Both examples 1 and 2 are over a 1-dimensional manifold (time). An example involving spacetime is a [[conformal transformation]] of a massless real scalar field with a [[Quartic interaction|quartic potential]] in (3&nbsp;+&nbsp;1)-[[Minkowski spacetime]].

:<math>\begin{align}
  \mathcal{S}[\varphi]
    & = \int \mathcal{L}\left[\varphi (x), \partial_\mu \varphi (x)\right] d^4 x \\[3pt]
    & = \int \left(\frac{1}{2}\partial^\mu \varphi \partial_\mu \varphi - \lambda \varphi^4\right) d^4 x
\end{align}</math>

For ''Q'', consider the generator of a spacetime rescaling.
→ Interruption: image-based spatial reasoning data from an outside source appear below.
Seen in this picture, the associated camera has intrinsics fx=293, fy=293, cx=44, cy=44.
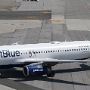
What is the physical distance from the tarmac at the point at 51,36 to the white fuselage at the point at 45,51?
6.46ft

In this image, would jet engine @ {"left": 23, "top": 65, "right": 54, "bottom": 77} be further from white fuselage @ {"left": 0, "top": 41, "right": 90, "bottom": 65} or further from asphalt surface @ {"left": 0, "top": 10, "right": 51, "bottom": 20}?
asphalt surface @ {"left": 0, "top": 10, "right": 51, "bottom": 20}

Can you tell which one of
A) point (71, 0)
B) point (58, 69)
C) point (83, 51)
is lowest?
point (71, 0)

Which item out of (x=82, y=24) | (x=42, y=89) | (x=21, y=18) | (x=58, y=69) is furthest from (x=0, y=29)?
(x=42, y=89)

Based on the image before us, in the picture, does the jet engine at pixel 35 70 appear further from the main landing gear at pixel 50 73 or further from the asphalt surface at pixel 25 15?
the asphalt surface at pixel 25 15

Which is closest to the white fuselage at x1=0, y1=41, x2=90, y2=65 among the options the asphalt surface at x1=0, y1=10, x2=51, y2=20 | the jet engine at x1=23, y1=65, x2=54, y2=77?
the jet engine at x1=23, y1=65, x2=54, y2=77

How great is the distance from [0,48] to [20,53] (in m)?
2.13

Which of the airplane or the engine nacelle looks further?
the airplane

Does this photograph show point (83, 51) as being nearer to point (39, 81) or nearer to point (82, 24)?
point (39, 81)

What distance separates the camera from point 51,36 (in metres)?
50.5

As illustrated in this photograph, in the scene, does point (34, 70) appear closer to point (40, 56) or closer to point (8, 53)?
point (40, 56)

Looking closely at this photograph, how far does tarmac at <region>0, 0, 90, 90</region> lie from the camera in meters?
29.2

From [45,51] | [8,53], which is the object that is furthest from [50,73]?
[8,53]

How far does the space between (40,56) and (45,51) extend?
0.77m

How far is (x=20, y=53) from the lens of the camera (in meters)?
30.5
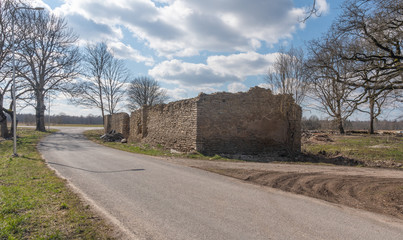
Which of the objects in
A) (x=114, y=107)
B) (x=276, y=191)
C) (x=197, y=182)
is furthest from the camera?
(x=114, y=107)

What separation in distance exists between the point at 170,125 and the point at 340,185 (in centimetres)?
1194

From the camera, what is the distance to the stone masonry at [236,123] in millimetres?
15078

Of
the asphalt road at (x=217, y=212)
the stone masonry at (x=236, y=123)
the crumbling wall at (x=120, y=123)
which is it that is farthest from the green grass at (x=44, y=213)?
the crumbling wall at (x=120, y=123)

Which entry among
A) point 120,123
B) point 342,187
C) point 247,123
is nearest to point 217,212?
point 342,187

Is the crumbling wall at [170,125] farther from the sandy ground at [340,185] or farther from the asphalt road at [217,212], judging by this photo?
the asphalt road at [217,212]

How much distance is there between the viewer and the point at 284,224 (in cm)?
478

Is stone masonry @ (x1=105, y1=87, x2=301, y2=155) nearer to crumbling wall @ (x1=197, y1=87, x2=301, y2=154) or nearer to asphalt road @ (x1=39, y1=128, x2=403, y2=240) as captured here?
crumbling wall @ (x1=197, y1=87, x2=301, y2=154)

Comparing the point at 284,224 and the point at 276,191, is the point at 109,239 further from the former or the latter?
the point at 276,191

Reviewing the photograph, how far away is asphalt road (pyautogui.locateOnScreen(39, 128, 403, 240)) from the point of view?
14.4ft

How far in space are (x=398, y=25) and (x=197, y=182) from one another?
7.56 m

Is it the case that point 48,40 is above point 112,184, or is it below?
above

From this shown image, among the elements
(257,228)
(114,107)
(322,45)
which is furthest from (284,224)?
(114,107)

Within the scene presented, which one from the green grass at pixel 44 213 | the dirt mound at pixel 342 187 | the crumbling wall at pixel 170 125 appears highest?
the crumbling wall at pixel 170 125

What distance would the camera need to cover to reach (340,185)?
25.7 ft
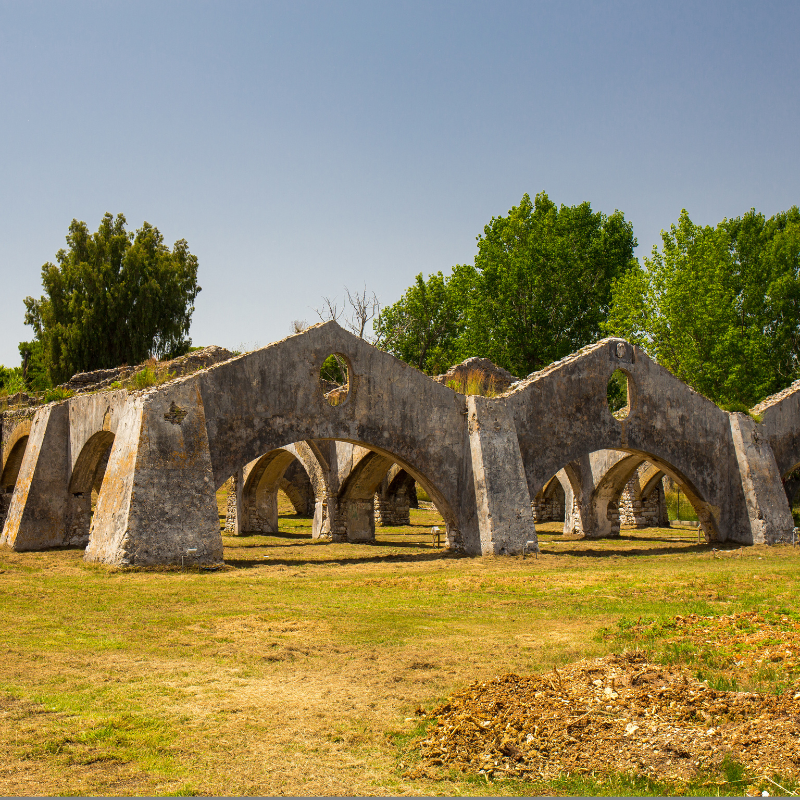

In other words,

:<math>Q[\varphi(x)] = x^\mu\partial_\mu \varphi(x) + \varphi(x). </math>

The second term on the right hand side is due to the "conformal weight" of <math>\varphi</math>. And

:<math>Q[\mathcal{L}] = \partial^\mu\varphi\left(\partial_\mu\varphi + x^\nu\partial_\mu\partial_\nu\varphi + \partial_\mu\varphi\right) - 4\lambda\varphi^3\left(x^\mu\partial_\mu\varphi + \varphi\right).</math>

This has the form of

:<math>\partial_\mu\left[\frac{1}{2}x^\mu\partial^\nu\varphi\partial_\nu\varphi - \lambda x^\mu \varphi^4 \right] = \partial_\mu\left(x^\mu\mathcal{L}\right)</math>

(where we have performed a change of dummy indices) so set

:<math>f^\mu = x^\mu\mathcal{L}.</math>

Then

:<math>\begin{align}
  j^\mu & = \left[\frac{\partial}{\partial(\partial_\mu\varphi)}\mathcal{L}\right]Q[\varphi]-f^\mu \\
        & = \partial^\mu\varphi\left(x^\nu\partial_\nu\varphi + \varphi\right) - x^\mu\left(\frac 1 2 \partial^\nu\varphi\partial_\nu\varphi - \lambda\varphi^4\right).
\end{align}</math>

Noether's theorem states that <math>\partial_\mu j^\mu = 0</math> (as one may explicitly check by substituting the Euler–Lagrange equations into the left hand side).

If one tries to find the [[Ward–Takahashi identity|Ward–Takahashi]] analog of this equation, one runs into a problem because of [[anomaly (physics)|anomalies]].